◆ **WHAT THE EXERCISE ASKS**:
Beginning with the line where "How much space is" appears, repeat every remaining line of the entries exactly, the last line included.

:: INPUT DATA ::

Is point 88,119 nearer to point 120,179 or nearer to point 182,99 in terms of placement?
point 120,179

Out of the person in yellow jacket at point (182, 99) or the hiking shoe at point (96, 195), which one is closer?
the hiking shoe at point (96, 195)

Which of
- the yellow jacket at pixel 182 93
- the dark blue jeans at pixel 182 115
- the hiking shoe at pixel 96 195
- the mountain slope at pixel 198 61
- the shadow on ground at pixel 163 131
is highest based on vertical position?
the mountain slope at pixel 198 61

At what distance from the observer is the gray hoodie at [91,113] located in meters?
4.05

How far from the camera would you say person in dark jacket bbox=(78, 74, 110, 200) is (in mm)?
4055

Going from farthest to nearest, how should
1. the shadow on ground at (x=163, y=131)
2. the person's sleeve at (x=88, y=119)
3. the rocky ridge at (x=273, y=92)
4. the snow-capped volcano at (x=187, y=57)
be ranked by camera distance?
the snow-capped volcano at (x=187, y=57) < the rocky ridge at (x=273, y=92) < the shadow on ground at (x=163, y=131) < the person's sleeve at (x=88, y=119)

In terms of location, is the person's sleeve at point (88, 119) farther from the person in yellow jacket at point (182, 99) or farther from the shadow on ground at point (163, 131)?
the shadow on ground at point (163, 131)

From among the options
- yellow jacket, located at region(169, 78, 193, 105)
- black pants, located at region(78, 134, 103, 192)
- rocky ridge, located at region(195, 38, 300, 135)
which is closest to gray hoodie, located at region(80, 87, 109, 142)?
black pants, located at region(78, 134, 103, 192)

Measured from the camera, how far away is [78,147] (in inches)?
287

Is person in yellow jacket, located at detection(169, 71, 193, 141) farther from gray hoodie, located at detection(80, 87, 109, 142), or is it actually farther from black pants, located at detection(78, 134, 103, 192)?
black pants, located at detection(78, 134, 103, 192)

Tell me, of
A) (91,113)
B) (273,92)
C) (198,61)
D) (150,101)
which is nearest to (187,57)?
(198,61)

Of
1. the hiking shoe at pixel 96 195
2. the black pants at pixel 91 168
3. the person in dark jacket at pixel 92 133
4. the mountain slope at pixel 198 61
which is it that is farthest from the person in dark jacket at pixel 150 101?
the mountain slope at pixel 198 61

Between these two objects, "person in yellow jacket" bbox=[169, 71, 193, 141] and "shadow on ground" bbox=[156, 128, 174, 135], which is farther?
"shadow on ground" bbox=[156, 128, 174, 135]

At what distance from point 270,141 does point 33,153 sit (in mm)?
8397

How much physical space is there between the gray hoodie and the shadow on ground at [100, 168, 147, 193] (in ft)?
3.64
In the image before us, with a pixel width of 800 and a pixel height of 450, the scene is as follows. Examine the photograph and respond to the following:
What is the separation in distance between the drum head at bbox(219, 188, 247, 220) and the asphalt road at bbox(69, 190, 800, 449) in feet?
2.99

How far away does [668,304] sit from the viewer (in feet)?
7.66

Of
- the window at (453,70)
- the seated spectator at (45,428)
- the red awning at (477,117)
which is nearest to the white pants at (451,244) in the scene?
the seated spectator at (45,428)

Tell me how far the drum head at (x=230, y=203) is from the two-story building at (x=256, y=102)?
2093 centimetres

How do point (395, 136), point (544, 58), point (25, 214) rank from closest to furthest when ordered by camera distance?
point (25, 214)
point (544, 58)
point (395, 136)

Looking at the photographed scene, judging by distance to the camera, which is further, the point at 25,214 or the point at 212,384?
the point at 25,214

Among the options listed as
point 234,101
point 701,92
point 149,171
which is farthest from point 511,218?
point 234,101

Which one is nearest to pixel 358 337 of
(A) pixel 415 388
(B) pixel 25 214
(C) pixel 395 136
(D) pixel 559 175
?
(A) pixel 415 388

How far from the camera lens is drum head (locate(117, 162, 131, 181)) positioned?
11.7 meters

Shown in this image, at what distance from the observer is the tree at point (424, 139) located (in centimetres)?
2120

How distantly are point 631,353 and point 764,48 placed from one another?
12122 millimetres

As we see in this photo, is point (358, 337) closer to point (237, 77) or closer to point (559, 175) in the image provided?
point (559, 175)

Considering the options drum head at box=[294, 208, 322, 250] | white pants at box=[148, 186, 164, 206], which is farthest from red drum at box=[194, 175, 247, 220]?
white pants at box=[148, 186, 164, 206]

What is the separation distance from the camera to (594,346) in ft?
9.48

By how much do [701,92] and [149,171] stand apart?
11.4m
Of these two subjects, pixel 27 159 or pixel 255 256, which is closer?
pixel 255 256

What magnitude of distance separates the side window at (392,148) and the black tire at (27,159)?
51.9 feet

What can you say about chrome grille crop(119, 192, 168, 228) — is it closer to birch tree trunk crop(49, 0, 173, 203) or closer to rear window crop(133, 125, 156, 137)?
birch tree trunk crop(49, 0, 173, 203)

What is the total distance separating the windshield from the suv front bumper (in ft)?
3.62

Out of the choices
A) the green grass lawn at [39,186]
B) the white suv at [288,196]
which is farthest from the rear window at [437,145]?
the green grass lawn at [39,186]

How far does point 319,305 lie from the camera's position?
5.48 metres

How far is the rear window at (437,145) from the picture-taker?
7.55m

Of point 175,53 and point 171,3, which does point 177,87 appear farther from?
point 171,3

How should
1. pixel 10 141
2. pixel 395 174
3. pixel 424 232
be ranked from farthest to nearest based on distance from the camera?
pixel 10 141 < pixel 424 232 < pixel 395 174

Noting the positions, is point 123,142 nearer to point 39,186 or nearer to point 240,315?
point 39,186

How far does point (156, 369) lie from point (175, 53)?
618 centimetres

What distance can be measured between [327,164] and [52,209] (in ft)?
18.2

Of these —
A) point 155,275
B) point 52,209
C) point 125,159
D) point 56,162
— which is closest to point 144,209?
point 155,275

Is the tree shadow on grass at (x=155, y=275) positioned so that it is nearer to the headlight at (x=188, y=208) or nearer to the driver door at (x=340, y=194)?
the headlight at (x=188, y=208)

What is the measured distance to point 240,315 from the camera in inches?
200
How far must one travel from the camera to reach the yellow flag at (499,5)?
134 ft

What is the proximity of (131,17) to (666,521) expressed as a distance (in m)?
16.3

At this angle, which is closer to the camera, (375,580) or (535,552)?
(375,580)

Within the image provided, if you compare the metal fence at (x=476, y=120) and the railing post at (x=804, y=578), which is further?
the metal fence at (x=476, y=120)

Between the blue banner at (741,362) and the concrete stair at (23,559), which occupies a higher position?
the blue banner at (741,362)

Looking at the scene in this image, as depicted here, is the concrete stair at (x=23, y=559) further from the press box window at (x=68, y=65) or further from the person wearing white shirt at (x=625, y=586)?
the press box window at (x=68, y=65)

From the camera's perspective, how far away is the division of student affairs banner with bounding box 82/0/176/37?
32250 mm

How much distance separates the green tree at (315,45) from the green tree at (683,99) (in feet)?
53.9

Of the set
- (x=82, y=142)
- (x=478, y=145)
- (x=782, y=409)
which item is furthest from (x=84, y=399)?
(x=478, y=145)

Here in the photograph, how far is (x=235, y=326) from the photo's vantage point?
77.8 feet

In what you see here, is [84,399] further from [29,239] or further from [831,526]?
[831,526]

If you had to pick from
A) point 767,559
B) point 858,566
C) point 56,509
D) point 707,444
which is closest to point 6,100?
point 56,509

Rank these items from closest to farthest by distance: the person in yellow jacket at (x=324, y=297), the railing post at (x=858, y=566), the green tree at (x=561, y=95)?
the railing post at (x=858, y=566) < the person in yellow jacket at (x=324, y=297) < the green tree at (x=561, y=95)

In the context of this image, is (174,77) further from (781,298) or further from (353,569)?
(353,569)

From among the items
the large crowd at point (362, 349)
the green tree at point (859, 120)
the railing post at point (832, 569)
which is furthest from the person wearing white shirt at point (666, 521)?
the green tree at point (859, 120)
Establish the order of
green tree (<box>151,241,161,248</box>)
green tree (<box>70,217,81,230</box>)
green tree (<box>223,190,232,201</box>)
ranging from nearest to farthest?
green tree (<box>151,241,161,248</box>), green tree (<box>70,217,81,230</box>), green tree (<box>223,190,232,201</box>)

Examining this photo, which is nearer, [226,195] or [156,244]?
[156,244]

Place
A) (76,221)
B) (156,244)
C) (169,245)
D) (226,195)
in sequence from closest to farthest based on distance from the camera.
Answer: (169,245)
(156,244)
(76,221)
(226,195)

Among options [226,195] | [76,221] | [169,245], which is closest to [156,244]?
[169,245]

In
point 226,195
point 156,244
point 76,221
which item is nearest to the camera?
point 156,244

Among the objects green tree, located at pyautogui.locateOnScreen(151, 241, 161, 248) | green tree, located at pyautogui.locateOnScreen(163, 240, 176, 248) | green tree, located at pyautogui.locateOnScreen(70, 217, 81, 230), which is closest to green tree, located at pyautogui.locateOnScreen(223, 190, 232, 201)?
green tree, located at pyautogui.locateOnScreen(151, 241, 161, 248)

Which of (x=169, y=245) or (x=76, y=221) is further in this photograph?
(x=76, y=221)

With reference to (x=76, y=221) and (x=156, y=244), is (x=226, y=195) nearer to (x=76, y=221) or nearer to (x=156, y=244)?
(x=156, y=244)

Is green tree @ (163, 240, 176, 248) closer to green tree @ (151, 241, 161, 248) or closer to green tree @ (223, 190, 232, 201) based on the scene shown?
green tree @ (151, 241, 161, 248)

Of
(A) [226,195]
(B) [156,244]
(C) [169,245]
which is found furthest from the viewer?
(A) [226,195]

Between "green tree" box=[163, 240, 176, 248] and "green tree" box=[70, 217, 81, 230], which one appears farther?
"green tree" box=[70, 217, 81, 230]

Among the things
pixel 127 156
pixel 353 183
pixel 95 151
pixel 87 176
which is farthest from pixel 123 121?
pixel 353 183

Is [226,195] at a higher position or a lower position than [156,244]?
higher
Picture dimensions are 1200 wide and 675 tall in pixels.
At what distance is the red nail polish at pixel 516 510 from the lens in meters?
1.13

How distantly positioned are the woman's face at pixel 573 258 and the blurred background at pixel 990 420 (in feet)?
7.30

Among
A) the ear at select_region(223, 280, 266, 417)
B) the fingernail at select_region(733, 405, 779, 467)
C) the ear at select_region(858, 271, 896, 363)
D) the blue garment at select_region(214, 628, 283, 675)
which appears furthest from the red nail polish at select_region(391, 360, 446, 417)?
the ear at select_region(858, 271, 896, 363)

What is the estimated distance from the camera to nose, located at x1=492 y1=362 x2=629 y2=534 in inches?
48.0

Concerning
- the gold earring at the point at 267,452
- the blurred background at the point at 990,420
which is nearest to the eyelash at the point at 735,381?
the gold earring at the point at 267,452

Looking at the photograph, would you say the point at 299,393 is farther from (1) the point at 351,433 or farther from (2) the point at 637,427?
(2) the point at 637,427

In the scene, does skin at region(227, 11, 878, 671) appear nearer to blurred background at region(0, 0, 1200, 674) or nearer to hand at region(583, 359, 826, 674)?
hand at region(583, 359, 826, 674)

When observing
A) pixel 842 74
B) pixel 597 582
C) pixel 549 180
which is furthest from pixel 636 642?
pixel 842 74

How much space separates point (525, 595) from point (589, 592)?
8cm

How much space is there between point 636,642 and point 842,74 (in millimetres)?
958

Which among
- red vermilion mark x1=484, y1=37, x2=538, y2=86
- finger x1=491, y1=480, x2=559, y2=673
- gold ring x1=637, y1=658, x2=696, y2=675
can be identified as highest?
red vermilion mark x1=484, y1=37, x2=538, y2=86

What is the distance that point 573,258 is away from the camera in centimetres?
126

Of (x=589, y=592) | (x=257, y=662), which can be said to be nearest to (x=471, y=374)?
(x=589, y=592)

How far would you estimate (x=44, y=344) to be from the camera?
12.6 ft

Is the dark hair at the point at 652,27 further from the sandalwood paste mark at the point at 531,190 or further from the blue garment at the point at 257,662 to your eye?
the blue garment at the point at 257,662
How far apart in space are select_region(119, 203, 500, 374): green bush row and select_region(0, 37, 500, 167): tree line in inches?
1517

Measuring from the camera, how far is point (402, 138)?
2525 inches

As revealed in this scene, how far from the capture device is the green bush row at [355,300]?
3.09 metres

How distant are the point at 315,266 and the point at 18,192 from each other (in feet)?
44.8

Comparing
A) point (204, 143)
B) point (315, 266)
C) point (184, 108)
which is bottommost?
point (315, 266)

:::

◆ **ANSWER TO THIS PROBLEM**:
How much space is there between point 636,642 and point 842,74 (in millimetres)?
958

Which among
- red vermilion mark x1=484, y1=37, x2=538, y2=86
- finger x1=491, y1=480, x2=559, y2=673
- gold ring x1=637, y1=658, x2=696, y2=675
can be identified as highest?
red vermilion mark x1=484, y1=37, x2=538, y2=86

What is the distance that point 573,258 is away from the camera in centimetres?
126

Of (x=589, y=592) | (x=257, y=662), which can be said to be nearest to (x=471, y=374)?
(x=589, y=592)

How far would you estimate (x=44, y=344) to be from the camera?
12.6 ft

Is the dark hair at the point at 652,27 further from the sandalwood paste mark at the point at 531,190 or further from the blue garment at the point at 257,662 to your eye?
the blue garment at the point at 257,662
How far apart in space are select_region(119, 203, 500, 374): green bush row and select_region(0, 37, 500, 167): tree line in inches?
1517

Measuring from the camera, how far is point (402, 138)?
2525 inches

As revealed in this scene, how far from the capture device is the green bush row at [355,300]?
3.09 metres

How distant are the point at 315,266 and the point at 18,192 from each other (in feet)?
44.8

Comparing
A) point (204, 143)
B) point (315, 266)
C) point (184, 108)
which is bottommost?
point (315, 266)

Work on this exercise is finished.